Я вышла к храму. Автомастерской уже не было там, апсиду построили заново. Я обошла вокруг и поднялась на паперть. Единственная фреска сохранилась над главным входом - Рождество Христово. Фреска была размыта в Вифлееме стоял туман, и туман поднимался в Шовском. Голуби уютно возились на карнизах готических окон, готовясь к ночи.

У Ильинского пруда я спугнула диких уток. Они вылетели из кустов тяжело и, пока я их видела, летели неподвижно, как самолеты, и так же серебристо блестели. После них в воздухе долго стоял гул.

Сухие репьи прыгали мне на пальто, и очень скоро я перестала их выбирать.

Пока я шла по селу, я прошла ситечко дождя, бисерный град, снег мелкого помола и мокрые, растворенные в жидких тучах последние остатки солнца. Я видела Курпинку на горизонте и не свернула к ней на двух поворотах.

Ночевала я на Дубовке, в пустом доме. Дом стоял в низине, без фундамента, родник во дворе, когда-то обложенный позеленевшим щебнем, поднялся, затопил двор, и дом поплыл.

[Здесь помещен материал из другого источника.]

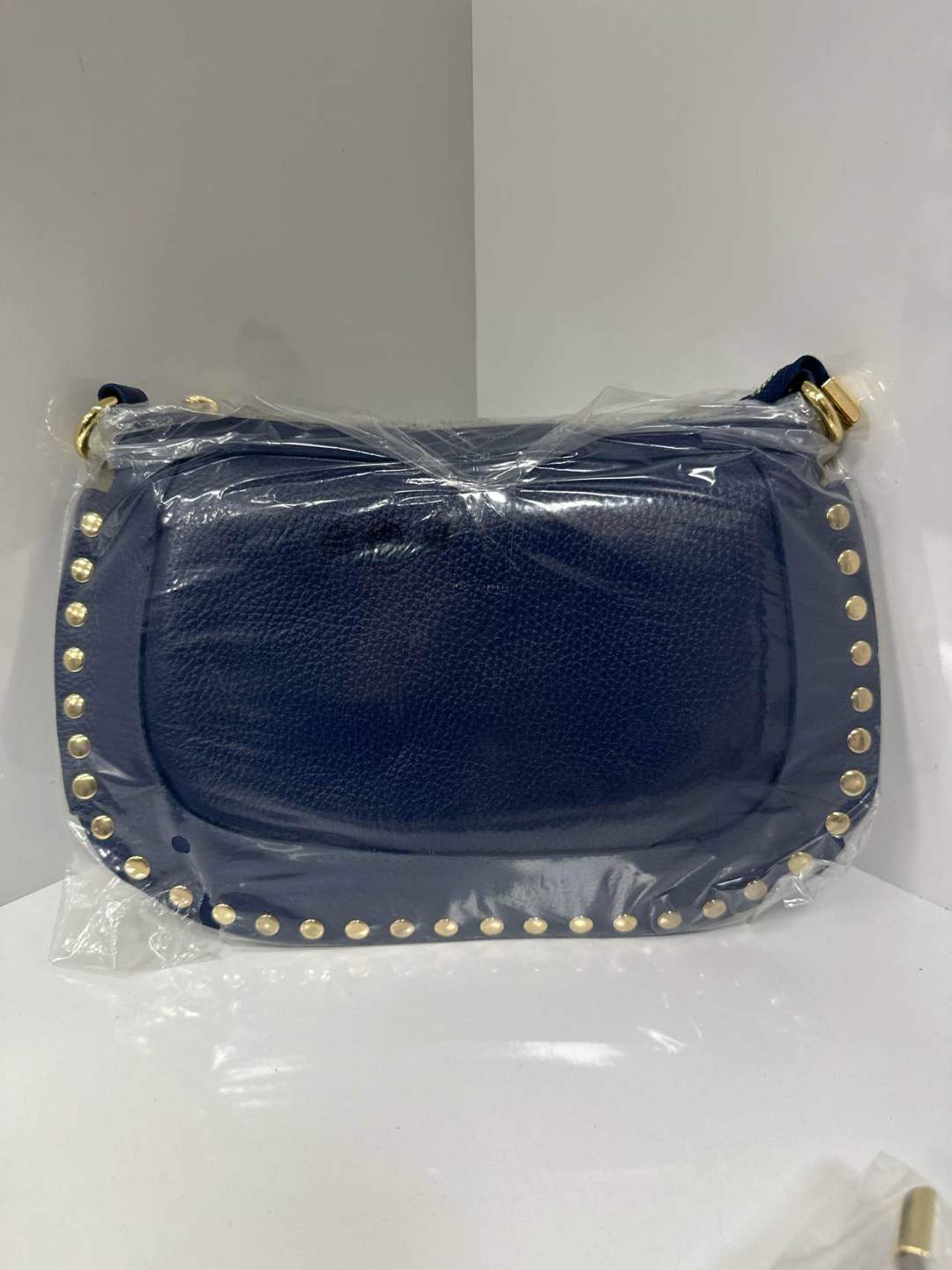 L0182 Bag 11.0in 12 Color Options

Из-под сгнивших плинтусов выходила вода. Обои отклеились и полотнами лежали в комнатах. Однако же дом продавался - выбеленные влагой иконы в окладах из фольги висели в красном углу, праздные лампадки с мертвыми мухами качались на сквозняках, посеревшие рушники объели крысы. Крысы объели и шторки на окнах, распотрошили матрасы.

Под панцирной кроватью струился ручей. Он тихонько рокотал, стесненный половицами. Я сбросила матрас, кровать заскрипела, и разбуженный лягушонок медленно поскакал из угла. Он растягивался по полу в каждом прыжке, сел посередине комнаты, и я видела, как дрожат его жидкие шея и брюшко.

Я легла на кровать, завернулась в пальто и смотрела в зрачки Спаса - ничего больше не было видно на иконе - она выцвела, вымылась и была бела как снег.

Ночью ходили крысы. Они прыгали на мою кровать, качали сетку, и мне снилось, что бабушка баюкает меня в Курпинке. Крысы нюхали мое пальто и целовали мои руки, закрывающие лицо. Они дергали меня за волосы, и мне снилось, что это бабушка перебирает их.

Ночью я еще была больна, но утром я проснулась от свежего, ясного и острого как алмаз, здорового холода - болезнь утекла, ее унес ручей.

Пока я шла по полю до скотомогильника, был ветер, но когда я переступила межу и пошла, скашивая, к Курпинской дороге, ветер улегся, и только холодил мои промокшие ботинки...

Сосна, верхушка которой едва торчала из ямы, возмужала и возросла, корнями, как скрепами, стянула края ямы и засыпала ее дно перетлевающими иглами, шишками, старой корой.

Ящериный камень поседел, зашелушился, еще больше ушел в землю. Солдатская рябина дала в этом году медные ягоды, с металлическим привкусом крови. Пруд за Сосником три года назад заболотился, и думали, что родник ушел, осока стояла в пруду, как в вазе, но теперь он опять очистился, и бурая осенняя вода медленно кружилась вокруг источника.